Czemu po niebie nie latają samoloty z napędem jądrowym?
Łodzie podwodne czy lotniskowce z napędem jądrowym nie są dziś niczym niezwykłym, ale czy wiecie, że dawniej amerykańscy i rosyjscy wojskowi pracowali nad „atomowymi samolotami”?
Spis treści
Gdy skończyła się druga wojna światowa i opadł bitewny pył, każdy chciał jak najszybciej zapomnieć o tym strasznym czasie. Jednak wojna przyniosła rozwój pewnych technologii, które raczej nie mogły liczyć na szybkie zapomnienie.
Jedną z nich jest technika jądrowa. Gdy tylko człowiek nauczył się rozszczepiać atomy, postanowił użyć tej wiedzy na polu bitwy. Zrzucenie bomb jądrowych na Hiroszimę i Nagasaki na szczęście było jedynym do tej pory militarnym użyciem broni o takiej sile rażenia.
Już w czasie wojny zaczęto zastanawiać się, czy można w pokojowy sposób wykorzystać moc, jaka drzemie w atomach. Okazało się, że kontrolując reakcję jądrową, można otrzymywać dużą ilość ciepła, które łatwo przetworzyć na energię. Tak powstały pierwsze reaktory jądrowe.
Już w czasie wojny, w 1942 roku powstał pierwszy reaktor jądrowy Chicago Pile-1. Jednak jego głównym celem nie była produkcja energii, a zdobycie wiedzy w ramach Projektu Manhattan. Zwieńczeniem tego przedsięwzięcia było wyprodukowanie bomby jądrowej.
Do pierwszej generacji powojennych reaktorów atomowych należały konstrukcje głównie doświadczalne i produkujące energię elektryczną na niewielką skalę. Lecz już wtedy ich możliwości robiły wrażenie i szybko zaczęto myśleć o wykorzystaniu takiego rodzaju zasilania w pojazdach.
Atomowy samolot
Oczywiście niektórzy z Was mogliby pomyśleć o jądrowo napędzanych samochodach. Maszynach, których nie trzeba tankować i mają dużo mocy. Takie pomysły owszem, zaistniały, jednakże nie doszło do ich realizacji. Co innego samoloty, choć to wydaje się kuriozalne, to właśnie z jądrowym napędem w przestworzach eksperymentowało wojsko.
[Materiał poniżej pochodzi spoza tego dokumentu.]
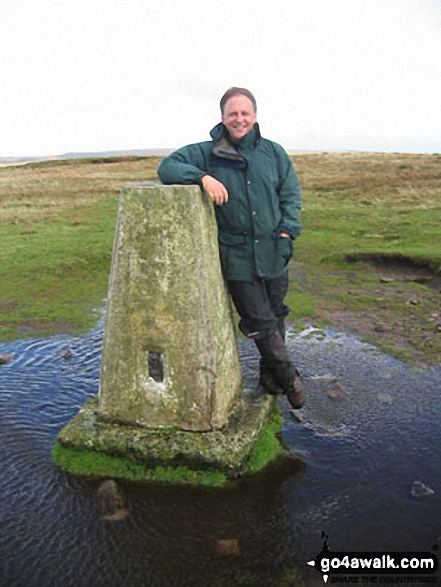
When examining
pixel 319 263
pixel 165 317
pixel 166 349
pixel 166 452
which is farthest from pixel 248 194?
pixel 319 263

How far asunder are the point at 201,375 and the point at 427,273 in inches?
418

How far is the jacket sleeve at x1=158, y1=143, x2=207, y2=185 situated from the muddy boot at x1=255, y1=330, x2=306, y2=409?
2122mm

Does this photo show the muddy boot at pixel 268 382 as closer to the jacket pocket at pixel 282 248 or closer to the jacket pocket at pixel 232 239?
the jacket pocket at pixel 282 248

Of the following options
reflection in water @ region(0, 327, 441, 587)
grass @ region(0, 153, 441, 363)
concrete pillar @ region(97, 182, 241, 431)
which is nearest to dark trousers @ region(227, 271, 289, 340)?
concrete pillar @ region(97, 182, 241, 431)

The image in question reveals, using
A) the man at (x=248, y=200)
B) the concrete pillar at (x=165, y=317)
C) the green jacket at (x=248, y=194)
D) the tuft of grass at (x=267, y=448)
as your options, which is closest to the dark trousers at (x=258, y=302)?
the man at (x=248, y=200)

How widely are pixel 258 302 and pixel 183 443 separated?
5.91 ft

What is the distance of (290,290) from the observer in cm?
1375

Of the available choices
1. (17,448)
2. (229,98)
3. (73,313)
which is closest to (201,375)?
(17,448)

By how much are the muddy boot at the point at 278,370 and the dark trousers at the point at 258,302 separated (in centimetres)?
17

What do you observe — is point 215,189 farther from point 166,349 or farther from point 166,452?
point 166,452

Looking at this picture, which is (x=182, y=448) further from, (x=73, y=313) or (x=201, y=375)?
(x=73, y=313)

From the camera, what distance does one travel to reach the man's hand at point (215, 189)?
232 inches

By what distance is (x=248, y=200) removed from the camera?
20.2 ft

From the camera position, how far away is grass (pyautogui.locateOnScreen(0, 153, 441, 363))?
11398mm
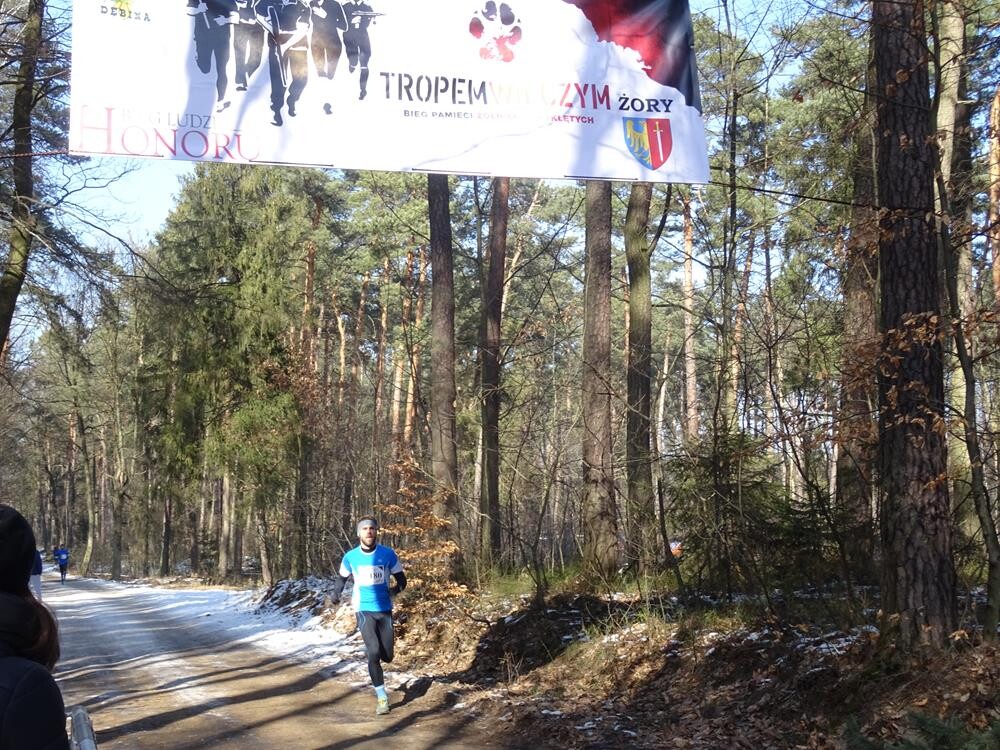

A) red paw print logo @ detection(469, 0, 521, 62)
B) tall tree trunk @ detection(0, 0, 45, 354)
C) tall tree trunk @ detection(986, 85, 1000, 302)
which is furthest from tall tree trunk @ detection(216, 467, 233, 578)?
tall tree trunk @ detection(986, 85, 1000, 302)

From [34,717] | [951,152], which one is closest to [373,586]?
[34,717]

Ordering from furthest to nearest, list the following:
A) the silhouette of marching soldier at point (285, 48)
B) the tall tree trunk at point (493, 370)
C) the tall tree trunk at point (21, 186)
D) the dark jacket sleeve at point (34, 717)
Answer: the tall tree trunk at point (493, 370), the tall tree trunk at point (21, 186), the silhouette of marching soldier at point (285, 48), the dark jacket sleeve at point (34, 717)

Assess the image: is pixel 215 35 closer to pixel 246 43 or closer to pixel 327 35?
pixel 246 43

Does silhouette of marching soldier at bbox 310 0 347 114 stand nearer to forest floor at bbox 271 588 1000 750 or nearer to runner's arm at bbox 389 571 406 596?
runner's arm at bbox 389 571 406 596

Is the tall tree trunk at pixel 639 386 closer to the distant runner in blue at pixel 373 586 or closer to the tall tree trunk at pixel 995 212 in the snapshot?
the distant runner in blue at pixel 373 586

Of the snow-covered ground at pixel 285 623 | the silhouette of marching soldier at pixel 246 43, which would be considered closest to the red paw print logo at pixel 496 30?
the silhouette of marching soldier at pixel 246 43

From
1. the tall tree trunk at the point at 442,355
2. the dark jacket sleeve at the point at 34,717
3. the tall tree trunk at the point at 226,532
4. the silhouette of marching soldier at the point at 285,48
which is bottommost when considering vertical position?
the tall tree trunk at the point at 226,532

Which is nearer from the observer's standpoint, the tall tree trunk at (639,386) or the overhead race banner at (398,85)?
the overhead race banner at (398,85)

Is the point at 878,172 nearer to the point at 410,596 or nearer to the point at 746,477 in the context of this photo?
the point at 746,477

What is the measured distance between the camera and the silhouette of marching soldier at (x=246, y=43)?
811cm

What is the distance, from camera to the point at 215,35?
8.13 m

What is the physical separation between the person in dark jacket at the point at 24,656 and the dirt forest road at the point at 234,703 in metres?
6.04

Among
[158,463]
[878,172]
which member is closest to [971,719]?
[878,172]

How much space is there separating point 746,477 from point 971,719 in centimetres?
472
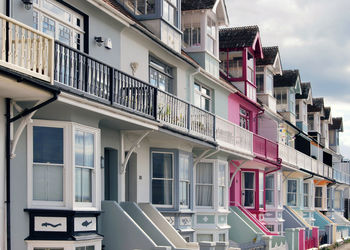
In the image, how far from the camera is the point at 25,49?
13.5 m

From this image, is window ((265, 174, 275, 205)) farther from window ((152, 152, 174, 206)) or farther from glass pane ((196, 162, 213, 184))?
window ((152, 152, 174, 206))

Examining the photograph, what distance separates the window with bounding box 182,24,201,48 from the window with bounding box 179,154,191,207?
5.66 m

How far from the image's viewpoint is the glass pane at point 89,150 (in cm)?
1584

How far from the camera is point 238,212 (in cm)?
3033

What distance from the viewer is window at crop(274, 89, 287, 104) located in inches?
1743

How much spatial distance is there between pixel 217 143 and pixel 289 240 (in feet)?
29.0

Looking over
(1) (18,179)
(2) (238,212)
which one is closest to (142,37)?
(1) (18,179)

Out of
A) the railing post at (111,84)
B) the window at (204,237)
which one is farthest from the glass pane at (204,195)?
the railing post at (111,84)

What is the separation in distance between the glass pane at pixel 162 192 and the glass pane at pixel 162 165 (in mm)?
208

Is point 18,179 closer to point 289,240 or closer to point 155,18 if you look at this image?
point 155,18

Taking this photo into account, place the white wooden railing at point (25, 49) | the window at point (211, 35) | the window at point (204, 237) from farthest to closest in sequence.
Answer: the window at point (211, 35) < the window at point (204, 237) < the white wooden railing at point (25, 49)

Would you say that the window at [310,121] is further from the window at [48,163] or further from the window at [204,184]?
the window at [48,163]

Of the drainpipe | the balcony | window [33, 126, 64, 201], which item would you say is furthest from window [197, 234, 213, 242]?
the drainpipe

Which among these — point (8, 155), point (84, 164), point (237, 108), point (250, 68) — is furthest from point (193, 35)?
point (8, 155)
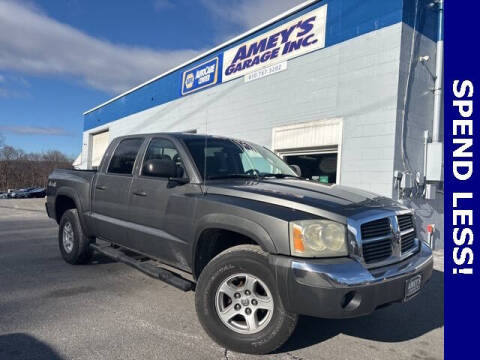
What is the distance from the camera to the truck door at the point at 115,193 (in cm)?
424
Chodziło w tym przypadku o opracowanie reaktora wystarczająco małego i lekkiego, by mógł zasilać silniki samolotu. Taka maszyna miałaby wystarczająco daleki zasięg, by realizować zadania obserwacyjne daleko nad terenem wroga (czyt. ZSRR) lub przenosić głowice jądrowe – co miało mieć działanie zastraszające.
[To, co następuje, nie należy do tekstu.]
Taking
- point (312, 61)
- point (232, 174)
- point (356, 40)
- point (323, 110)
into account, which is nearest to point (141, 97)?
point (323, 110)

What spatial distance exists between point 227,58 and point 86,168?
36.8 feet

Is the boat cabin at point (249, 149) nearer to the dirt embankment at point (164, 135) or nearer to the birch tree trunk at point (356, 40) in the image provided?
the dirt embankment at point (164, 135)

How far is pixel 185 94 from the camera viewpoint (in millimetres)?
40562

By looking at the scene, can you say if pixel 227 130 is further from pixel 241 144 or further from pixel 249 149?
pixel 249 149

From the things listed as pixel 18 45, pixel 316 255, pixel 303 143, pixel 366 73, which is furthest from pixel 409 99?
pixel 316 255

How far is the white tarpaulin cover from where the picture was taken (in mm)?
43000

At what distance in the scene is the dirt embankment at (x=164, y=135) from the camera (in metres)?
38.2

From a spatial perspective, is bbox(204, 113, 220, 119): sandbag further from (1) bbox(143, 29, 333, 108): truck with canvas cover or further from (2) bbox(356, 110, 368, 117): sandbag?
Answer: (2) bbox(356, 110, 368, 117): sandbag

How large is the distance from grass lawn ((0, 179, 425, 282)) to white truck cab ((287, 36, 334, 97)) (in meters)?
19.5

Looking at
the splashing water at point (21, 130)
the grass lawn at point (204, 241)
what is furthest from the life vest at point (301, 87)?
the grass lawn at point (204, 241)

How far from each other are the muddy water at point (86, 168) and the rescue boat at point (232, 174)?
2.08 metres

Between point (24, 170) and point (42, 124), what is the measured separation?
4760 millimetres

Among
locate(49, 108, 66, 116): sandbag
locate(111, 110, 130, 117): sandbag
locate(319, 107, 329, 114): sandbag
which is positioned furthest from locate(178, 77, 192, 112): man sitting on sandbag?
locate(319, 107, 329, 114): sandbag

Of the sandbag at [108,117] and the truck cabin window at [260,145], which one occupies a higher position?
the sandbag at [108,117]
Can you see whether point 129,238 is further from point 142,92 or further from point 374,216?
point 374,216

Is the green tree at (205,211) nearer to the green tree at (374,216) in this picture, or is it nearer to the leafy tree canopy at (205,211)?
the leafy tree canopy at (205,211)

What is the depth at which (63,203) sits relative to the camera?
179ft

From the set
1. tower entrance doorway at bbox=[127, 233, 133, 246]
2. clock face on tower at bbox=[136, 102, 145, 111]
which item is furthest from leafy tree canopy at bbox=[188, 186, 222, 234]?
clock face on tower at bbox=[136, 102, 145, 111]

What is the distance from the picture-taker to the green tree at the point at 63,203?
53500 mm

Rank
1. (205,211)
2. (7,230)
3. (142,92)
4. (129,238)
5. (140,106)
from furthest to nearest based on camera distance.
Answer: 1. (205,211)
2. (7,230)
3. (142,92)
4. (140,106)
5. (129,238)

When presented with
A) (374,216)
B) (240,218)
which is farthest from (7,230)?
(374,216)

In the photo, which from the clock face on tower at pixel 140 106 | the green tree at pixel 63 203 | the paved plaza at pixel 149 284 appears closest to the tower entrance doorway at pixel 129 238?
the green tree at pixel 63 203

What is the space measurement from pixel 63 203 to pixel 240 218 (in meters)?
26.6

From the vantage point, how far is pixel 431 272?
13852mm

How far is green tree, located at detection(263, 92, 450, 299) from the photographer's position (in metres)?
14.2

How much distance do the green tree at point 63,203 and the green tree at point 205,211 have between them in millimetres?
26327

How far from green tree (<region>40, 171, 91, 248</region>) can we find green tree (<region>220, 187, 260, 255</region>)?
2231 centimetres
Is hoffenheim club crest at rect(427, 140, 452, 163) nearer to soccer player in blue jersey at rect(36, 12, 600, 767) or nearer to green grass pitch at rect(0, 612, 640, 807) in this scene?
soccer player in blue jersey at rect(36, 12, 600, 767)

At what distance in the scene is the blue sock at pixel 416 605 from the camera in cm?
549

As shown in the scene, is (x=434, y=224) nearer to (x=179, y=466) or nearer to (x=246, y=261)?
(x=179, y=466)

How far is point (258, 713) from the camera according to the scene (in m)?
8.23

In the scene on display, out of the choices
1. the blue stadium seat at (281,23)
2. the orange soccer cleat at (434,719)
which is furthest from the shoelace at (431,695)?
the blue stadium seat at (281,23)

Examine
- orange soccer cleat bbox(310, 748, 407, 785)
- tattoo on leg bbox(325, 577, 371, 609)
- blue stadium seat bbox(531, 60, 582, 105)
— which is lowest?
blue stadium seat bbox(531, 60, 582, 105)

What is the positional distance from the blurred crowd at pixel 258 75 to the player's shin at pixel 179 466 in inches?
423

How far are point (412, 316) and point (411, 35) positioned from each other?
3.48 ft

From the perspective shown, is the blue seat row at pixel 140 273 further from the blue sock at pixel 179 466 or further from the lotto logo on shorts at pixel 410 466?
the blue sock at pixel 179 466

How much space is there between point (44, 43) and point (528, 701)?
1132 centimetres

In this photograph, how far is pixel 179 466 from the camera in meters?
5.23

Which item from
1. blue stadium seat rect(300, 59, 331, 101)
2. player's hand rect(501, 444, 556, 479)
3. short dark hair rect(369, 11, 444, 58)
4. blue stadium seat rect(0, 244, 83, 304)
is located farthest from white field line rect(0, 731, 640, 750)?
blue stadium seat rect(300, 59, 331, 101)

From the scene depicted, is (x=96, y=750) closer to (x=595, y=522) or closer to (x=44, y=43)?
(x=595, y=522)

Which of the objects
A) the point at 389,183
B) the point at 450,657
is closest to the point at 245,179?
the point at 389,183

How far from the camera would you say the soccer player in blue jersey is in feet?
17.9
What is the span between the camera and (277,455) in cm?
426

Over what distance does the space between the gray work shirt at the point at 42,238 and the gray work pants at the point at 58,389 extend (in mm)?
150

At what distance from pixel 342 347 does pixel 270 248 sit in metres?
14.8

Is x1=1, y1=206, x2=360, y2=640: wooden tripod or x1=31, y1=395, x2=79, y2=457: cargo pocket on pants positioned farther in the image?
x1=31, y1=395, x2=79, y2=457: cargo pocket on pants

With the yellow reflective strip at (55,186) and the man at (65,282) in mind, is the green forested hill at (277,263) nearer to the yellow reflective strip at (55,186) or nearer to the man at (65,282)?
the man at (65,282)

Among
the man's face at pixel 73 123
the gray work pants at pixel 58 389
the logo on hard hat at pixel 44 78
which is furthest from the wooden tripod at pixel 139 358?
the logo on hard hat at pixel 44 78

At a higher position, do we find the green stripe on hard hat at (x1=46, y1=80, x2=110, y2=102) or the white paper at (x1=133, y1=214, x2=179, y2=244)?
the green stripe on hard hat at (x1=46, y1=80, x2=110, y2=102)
Początki projektu NEPA (Nuclear Energy Propulsion for Aircraft) sięgają 1946 roku. Badania nad reaktorami jądrowymi dla samolotów były prowadzone z inicjatywy USAF (US Air Force). W 1951 roku projekt NEPA przemianowano na ANP (Aircraft Nuclear Propulsion), w prace zaangażowano też agencję AEC (United States Atomic Energy Commission).
Opracowanie napędu powierzono firmom General Electric, Pratt & Whitney, a także Oak Ridge National Laboratory. Jako odpowiedni samolot do tego zadania wytypowano bardzo nowoczesny ówcześnie bombowiec Convair B-36 (dużo większy następca B-29).
Był on wtedy największym wojskowym samolotem na świecie, gigantem ze skrzydłami o rozpiętości 70 metrów. B-36 w wersji wykorzystanej w projekcie ANP posiadał aż 10 silników – sześć śmigłowych radialnych Pratt & Whitney R-4360 i cztery turboodrzutowe General Electric J47. Dzięki hermetyzowanym komorom załogi w kadłubie mógł latać na pułapie ponad 12 km.